Required action:
Will you write out, word for word, every line from the one with "WANGARI MAATHAI Y" to the final line of the data below, with the pictures left out?

Short text fragments from websites
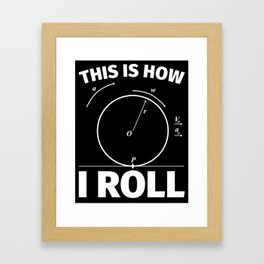 This is how I roll - funny science nerd physics Framed Art Print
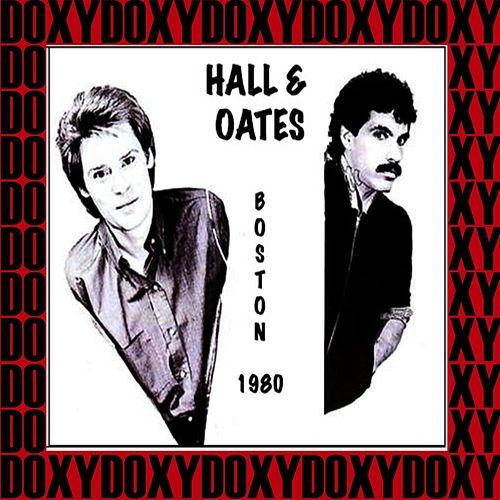 Orpheum Theater, Boston, August 19th, 1980 (Doxy Collection, Remastered, Live on Fm Broadcasting) von Hall & Oates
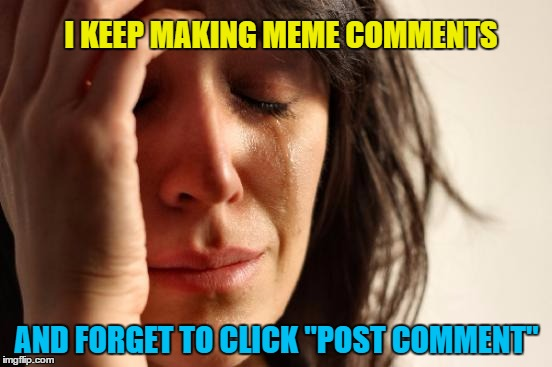"clumsy Meming | I KEEP MAKING MEME COMMENTS AND FORGET TO CLICK ""POST COMMENT"" 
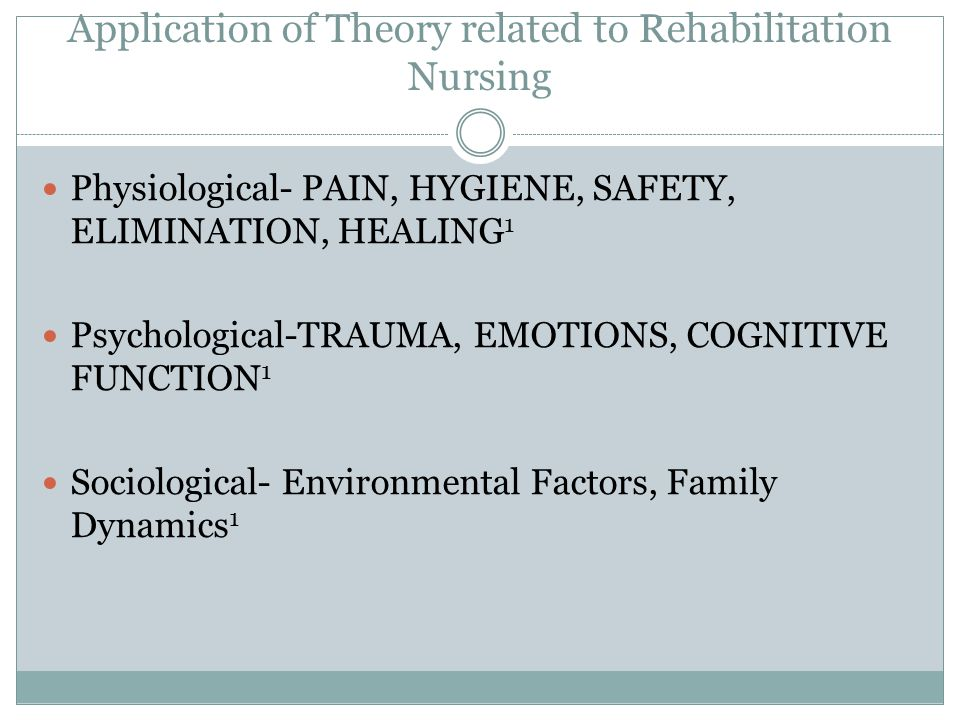 Application of Theory related to Rehabilitation Nursing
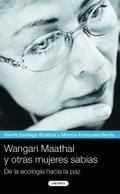WANGARI MAATHAI Y OTRAS MUJERES SABIAS : DE LA ECOLOGÍA HACIA LA PAZ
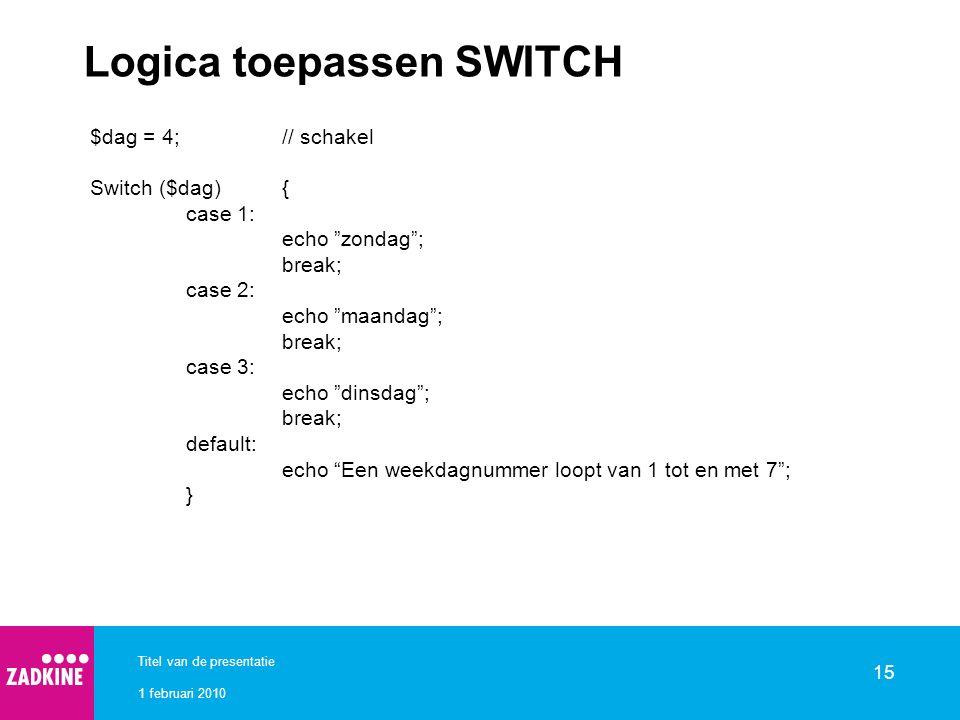 """1 februari 2010 Titel van de presentatie 15 Logica toepassen SWITCH $dag = 4;// schakel Switch ($dag){ case 1: echo """"zondag""""; break; case 2: echo """"maa"""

Written answer:
WANGARI MAATHAI Y OTRAS MUJERES SABIAS : DE LA ECOLOGÍA HACIA LA PAZ
 """1 februari 2010 Titel van de presentatie 15 Logica toepassen SWITCH $dag = 4;// schakel Switch ($dag){ case 1: echo """"zondag""""; break; case 2: echo """"maa"""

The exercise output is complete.